About this exercise >>
Could you copy the records below exactly, leaving out any pictures they include?

+++ Data listing

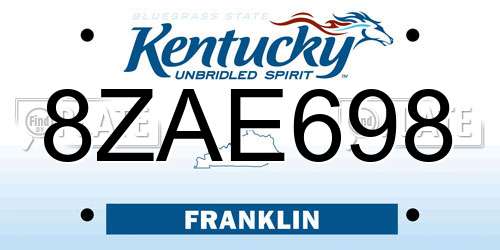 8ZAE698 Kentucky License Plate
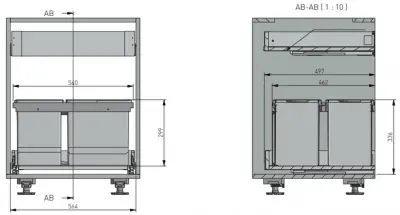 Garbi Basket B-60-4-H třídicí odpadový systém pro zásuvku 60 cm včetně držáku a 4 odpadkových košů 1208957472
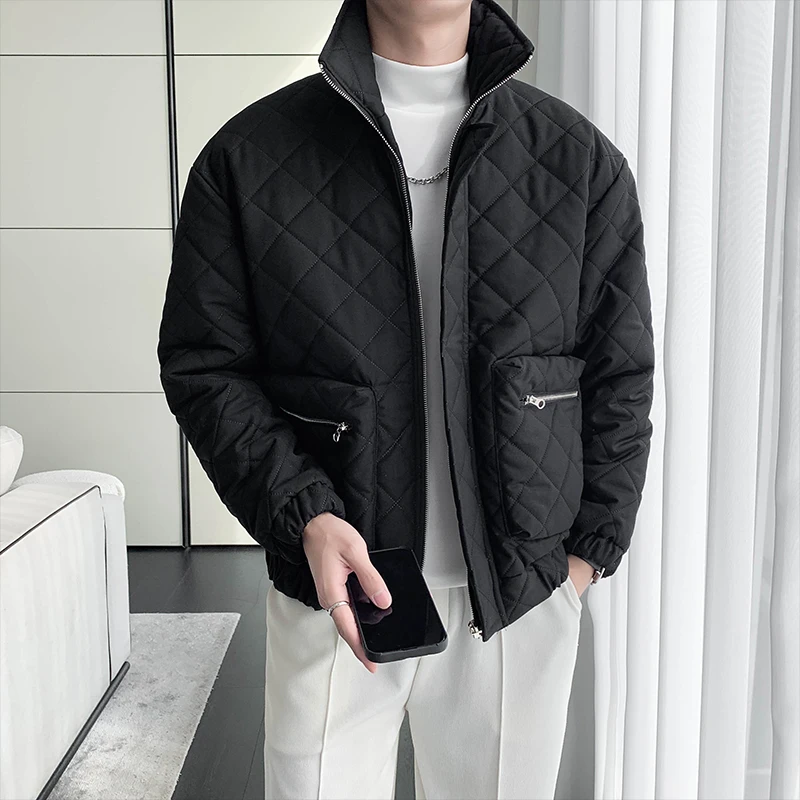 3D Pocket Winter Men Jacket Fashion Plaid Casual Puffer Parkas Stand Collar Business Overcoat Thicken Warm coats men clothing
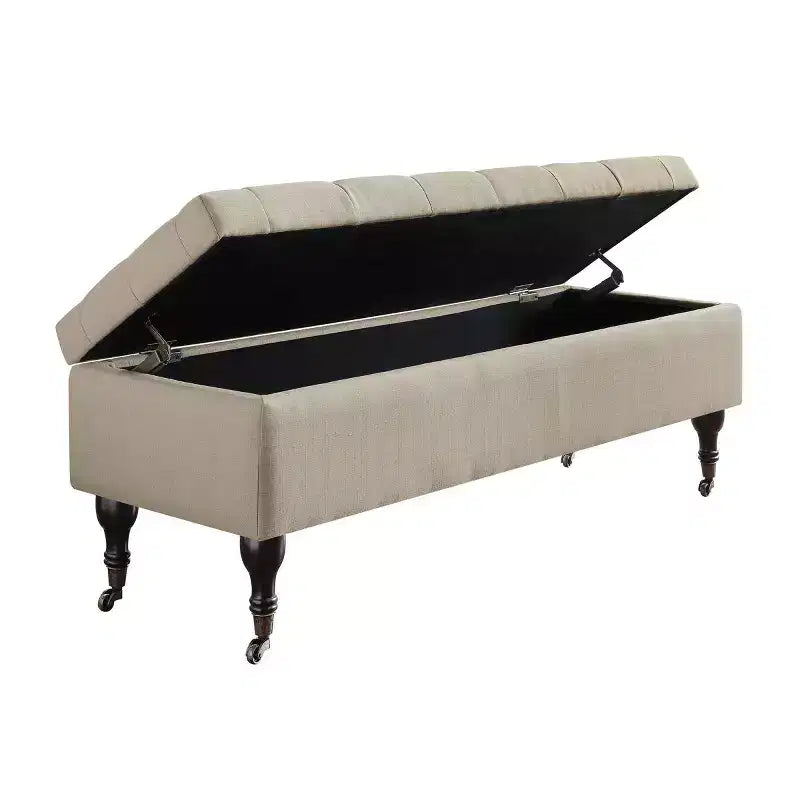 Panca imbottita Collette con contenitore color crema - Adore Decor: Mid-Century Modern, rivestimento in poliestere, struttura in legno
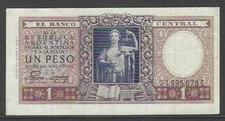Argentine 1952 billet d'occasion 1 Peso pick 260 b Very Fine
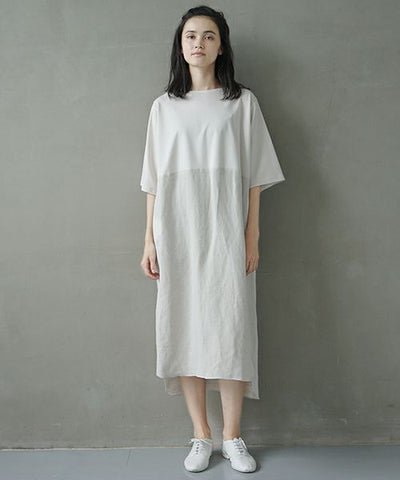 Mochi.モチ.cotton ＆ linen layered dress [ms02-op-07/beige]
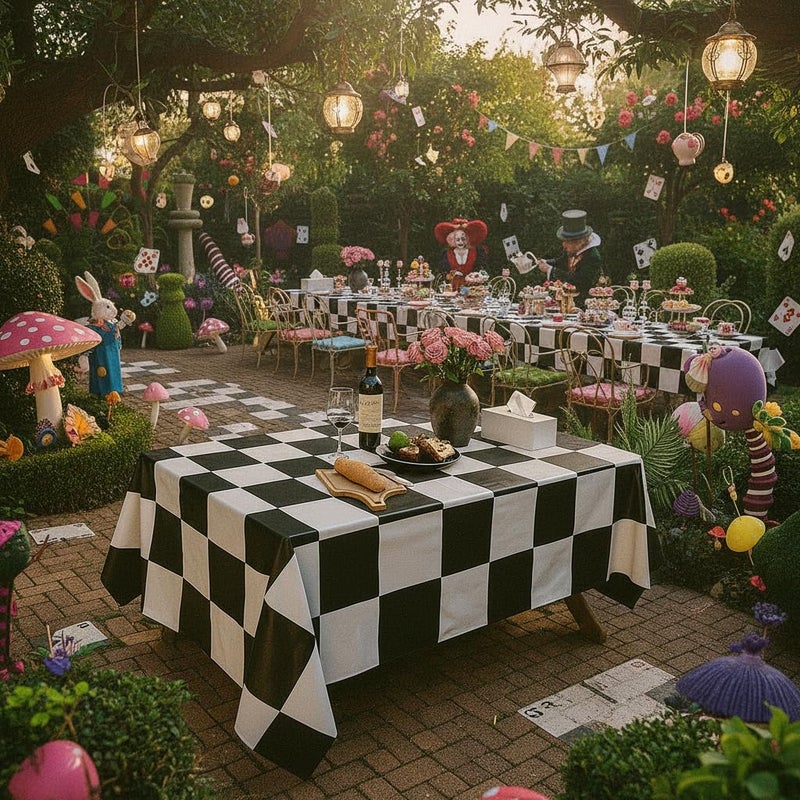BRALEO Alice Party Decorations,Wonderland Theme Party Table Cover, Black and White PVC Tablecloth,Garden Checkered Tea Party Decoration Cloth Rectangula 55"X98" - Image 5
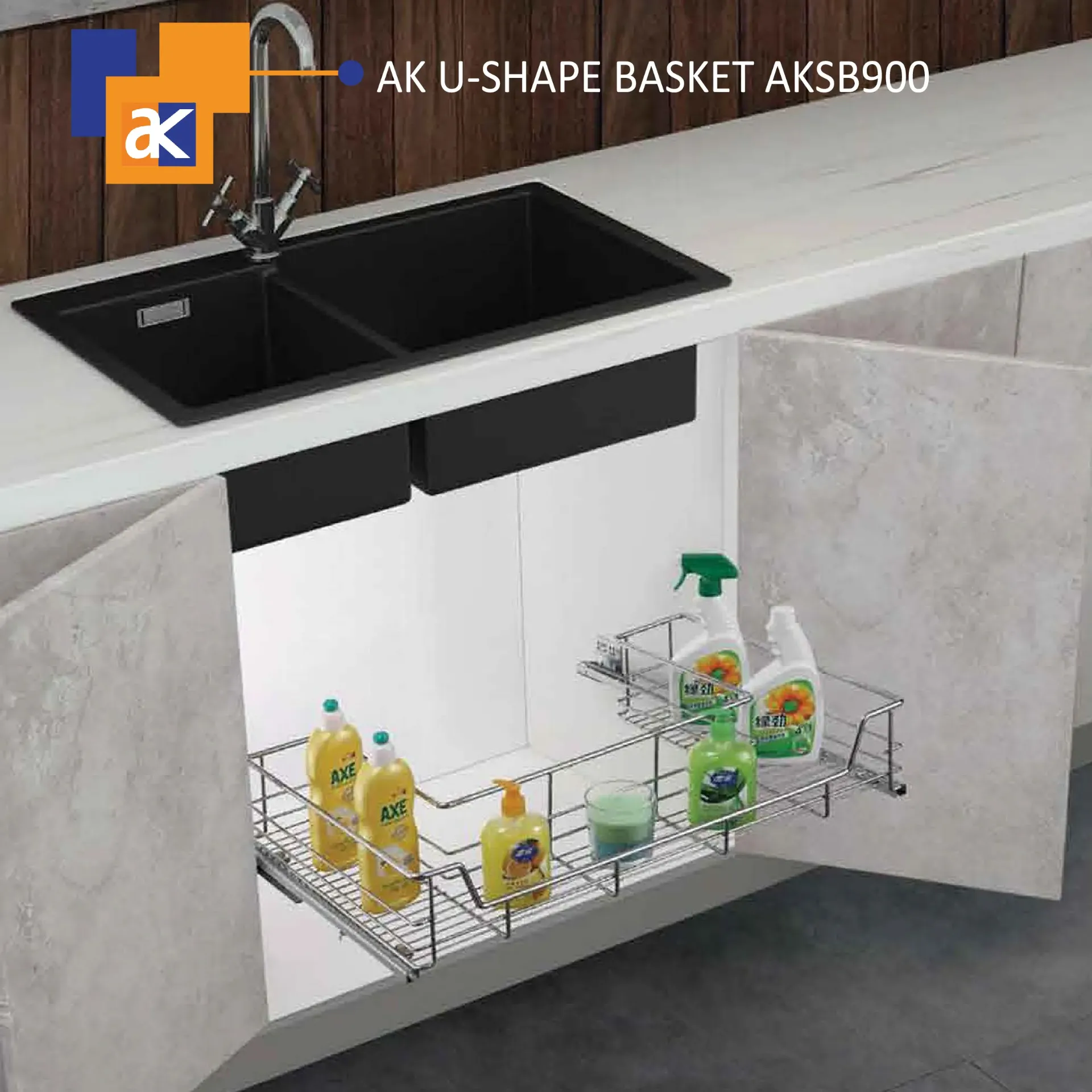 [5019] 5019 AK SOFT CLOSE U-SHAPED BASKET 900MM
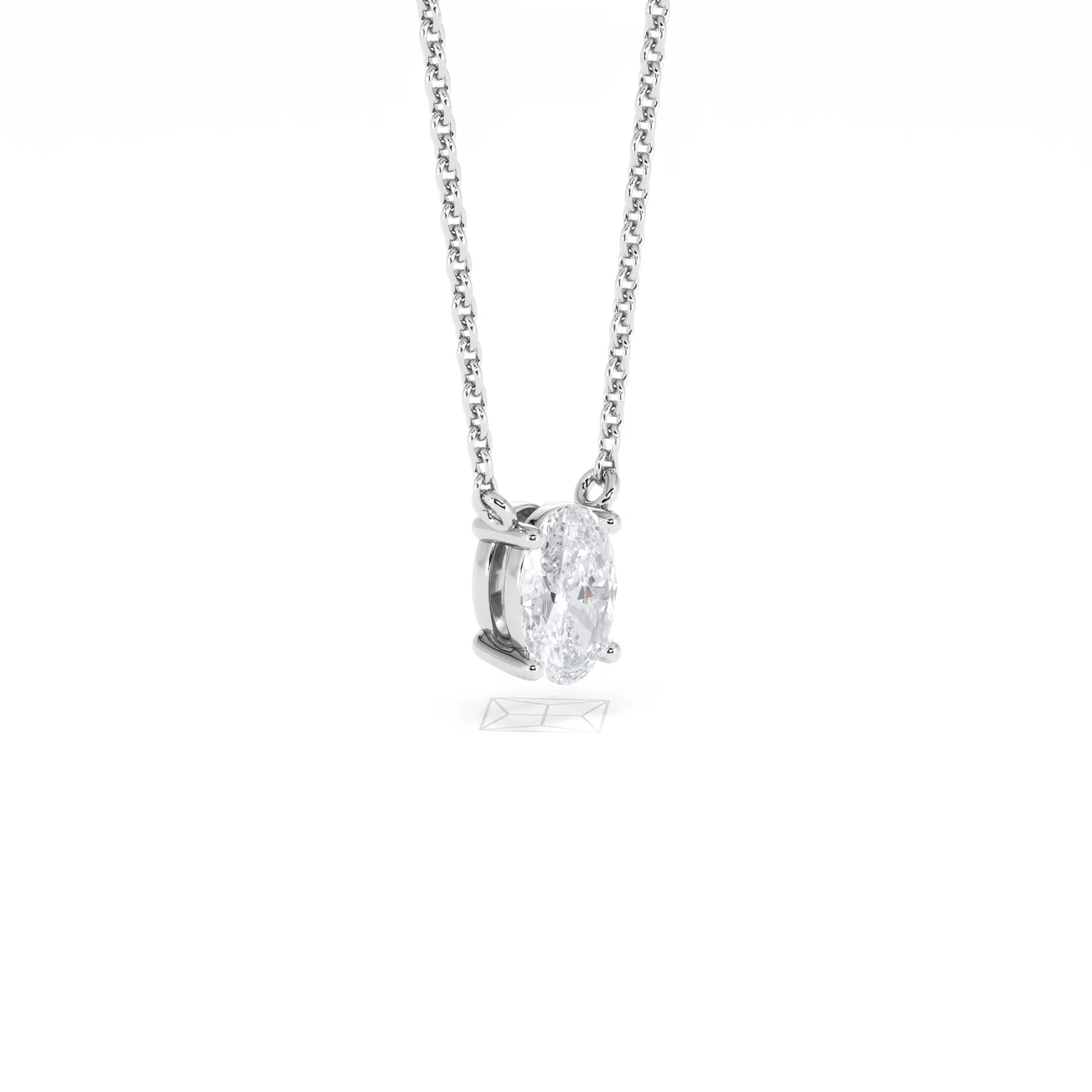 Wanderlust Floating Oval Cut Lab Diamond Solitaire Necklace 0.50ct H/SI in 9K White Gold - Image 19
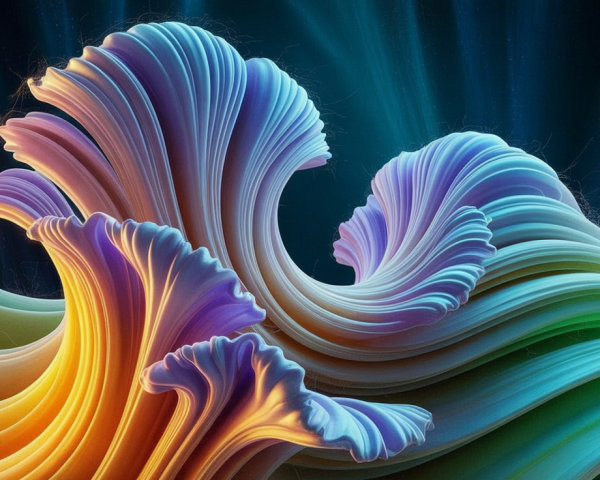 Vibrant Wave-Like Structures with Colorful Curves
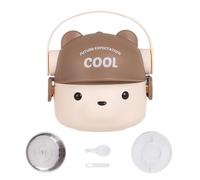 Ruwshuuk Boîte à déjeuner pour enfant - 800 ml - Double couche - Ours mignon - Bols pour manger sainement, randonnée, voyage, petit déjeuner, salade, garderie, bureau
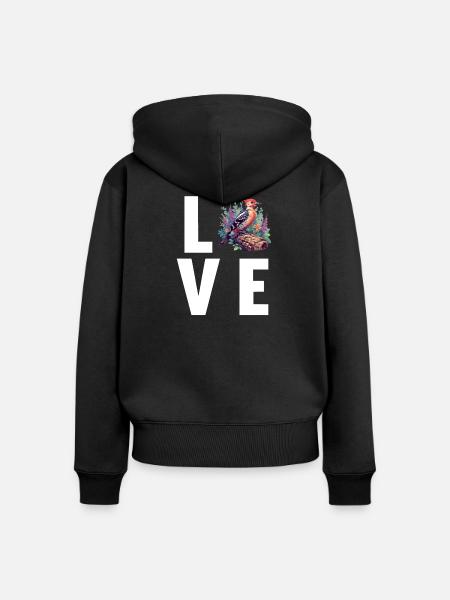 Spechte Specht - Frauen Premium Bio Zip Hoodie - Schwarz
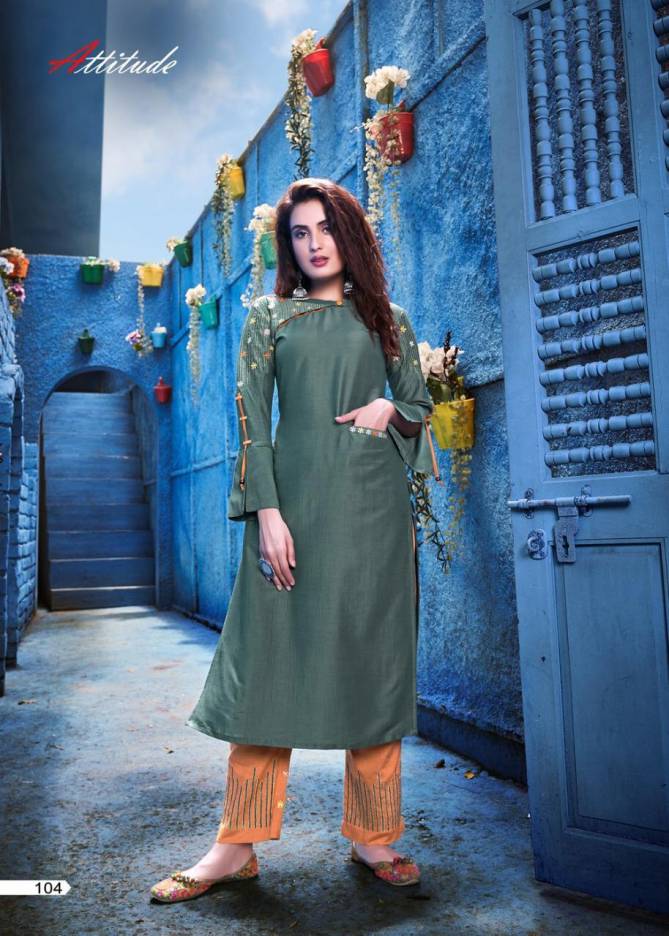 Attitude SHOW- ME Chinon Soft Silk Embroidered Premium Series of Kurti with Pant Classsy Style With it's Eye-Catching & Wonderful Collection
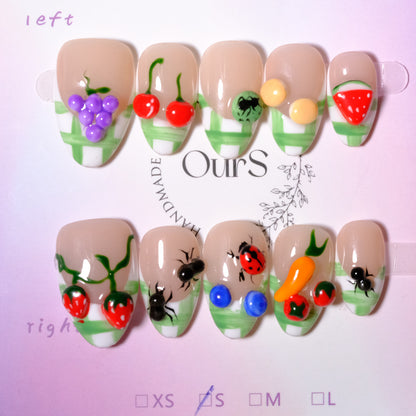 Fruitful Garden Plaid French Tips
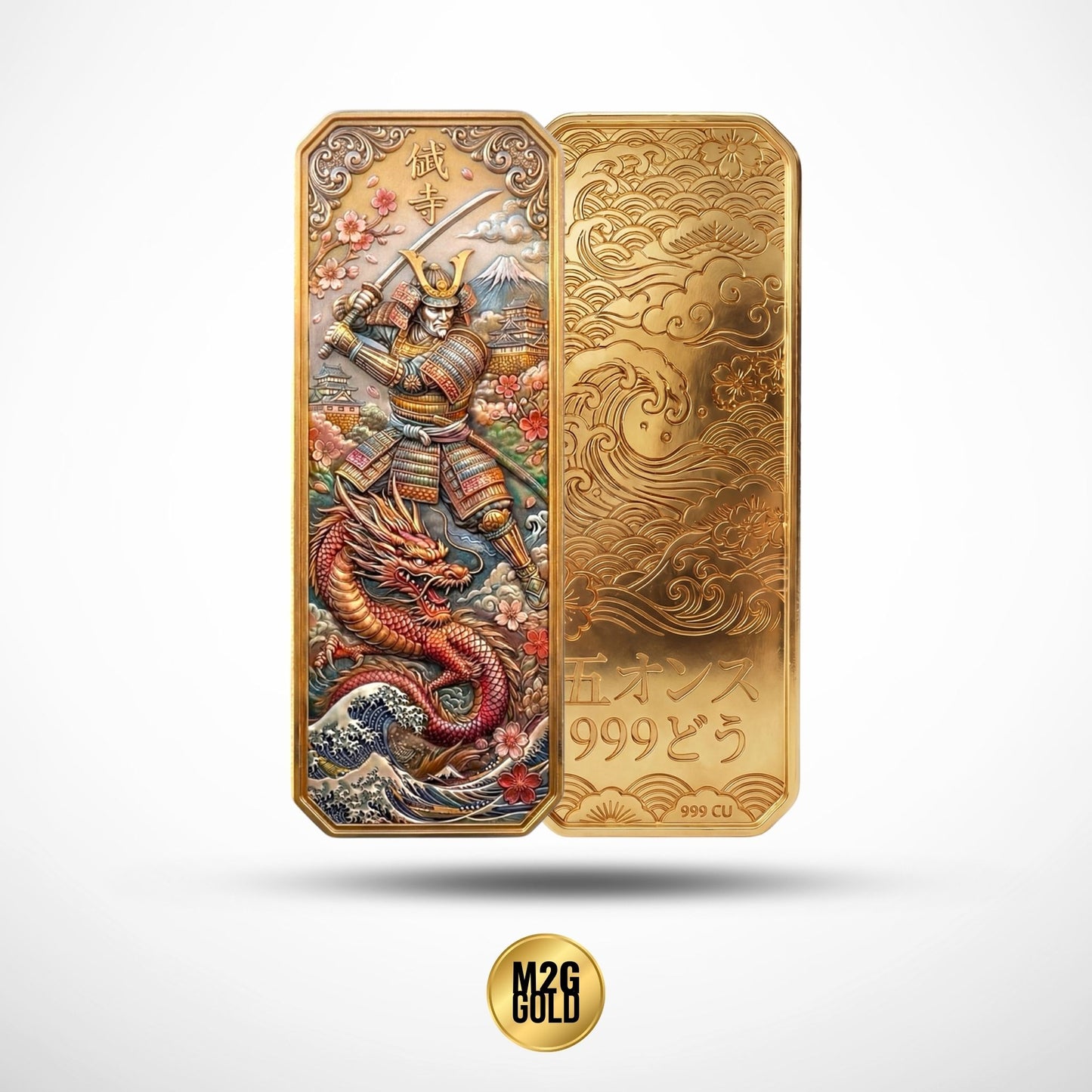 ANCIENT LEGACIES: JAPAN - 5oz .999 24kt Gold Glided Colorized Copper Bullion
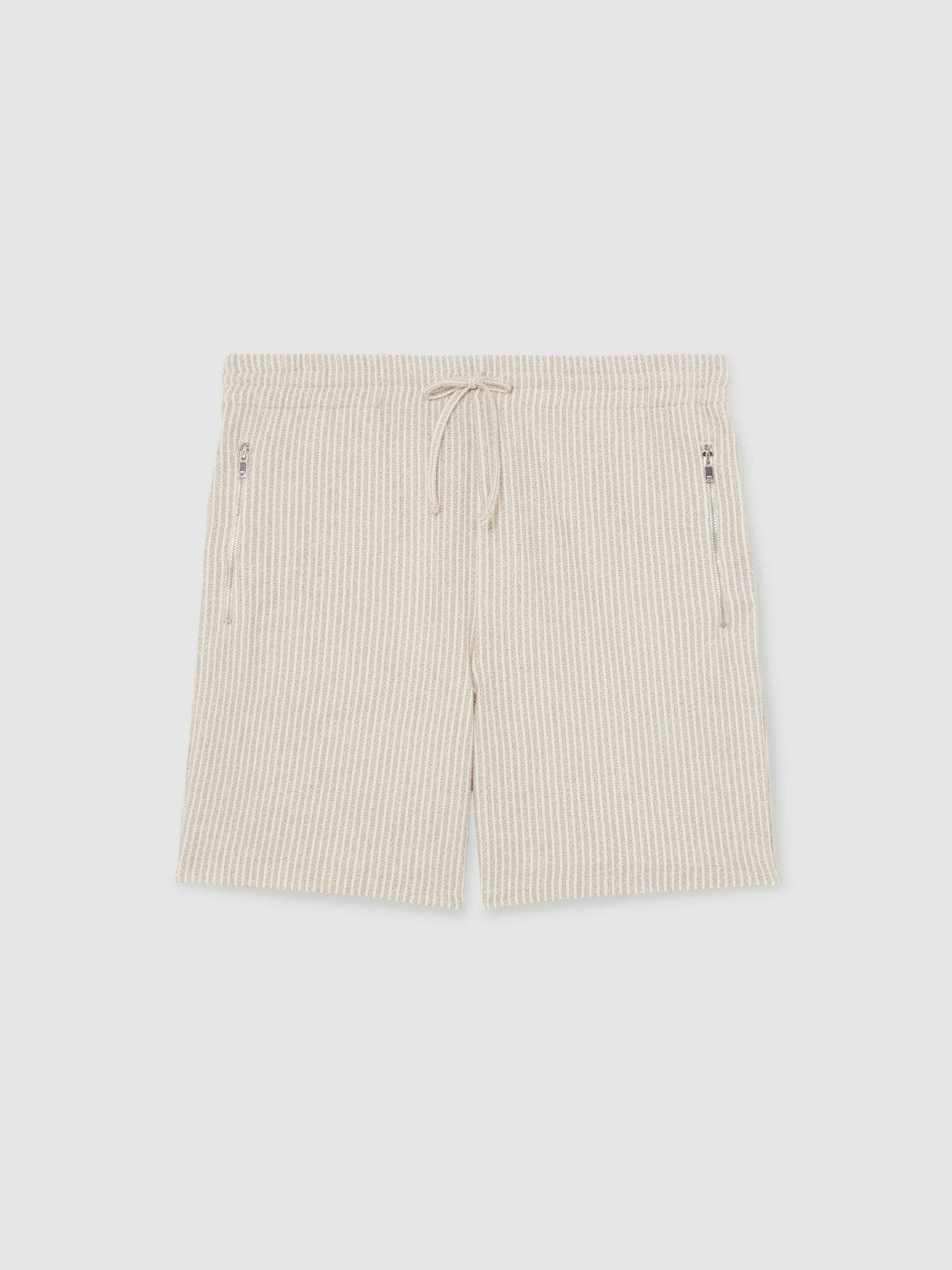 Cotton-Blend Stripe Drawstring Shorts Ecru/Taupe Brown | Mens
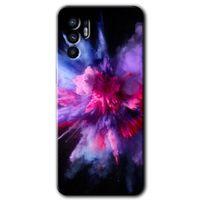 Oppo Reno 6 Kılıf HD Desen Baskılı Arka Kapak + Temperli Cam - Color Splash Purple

++++++

Response below >>
 8ZAE698 Kentucky License Plate
 Garbi Basket B-60-4-H třídicí odpadový systém pro zásuvku 60 cm včetně držáku a 4 odpadkových košů 1208957472
 3D Pocket Winter Men Jacket Fashion Plaid Casual Puffer Parkas Stand Collar Business Overcoat Thicken Warm coats men clothing
 Panca imbottita Collette con contenitore color crema - Adore Decor: Mid-Century Modern, rivestimento in poliestere, struttura in legno
Argentine 1952 billet d'occasion 1 Peso pick 260 b Very Fine
 Mochi.モチ.cotton ＆ linen layered dress [ms02-op-07/beige]
BRALEO Alice Party Decorations,Wonderland Theme Party Table Cover, Black and White PVC Tablecloth,Garden Checkered Tea Party Decoration Cloth Rectangula 55"X98" - Image 5
 [5019] 5019 AK SOFT CLOSE U-SHAPED BASKET 900MM
 Wanderlust Floating Oval Cut Lab Diamond Solitaire Necklace 0.50ct H/SI in 9K White Gold - Image 19
 Vibrant Wave-Like Structures with Colorful Curves
 Ruwshuuk Boîte à déjeuner pour enfant - 800 ml - Double couche - Ours mignon - Bols pour manger sainement, randonnée, voyage, petit déjeuner, salade, garderie, bureau
 Spechte Specht - Frauen Premium Bio Zip Hoodie - Schwarz
 Attitude SHOW- ME Chinon Soft Silk Embroidered Premium Series of Kurti with Pant Classsy Style With it's Eye-Catching & Wonderful Collection
 Fruitful Garden Plaid French Tips
 ANCIENT LEGACIES: JAPAN - 5oz .999 24kt Gold Glided Colorized Copper Bullion
 Cotton-Blend Stripe Drawstring Shorts Ecru/Taupe Brown | Mens
 Oppo Reno 6 Kılıf HD Desen Baskılı Arka Kapak + Temperli Cam - Color Splash Purple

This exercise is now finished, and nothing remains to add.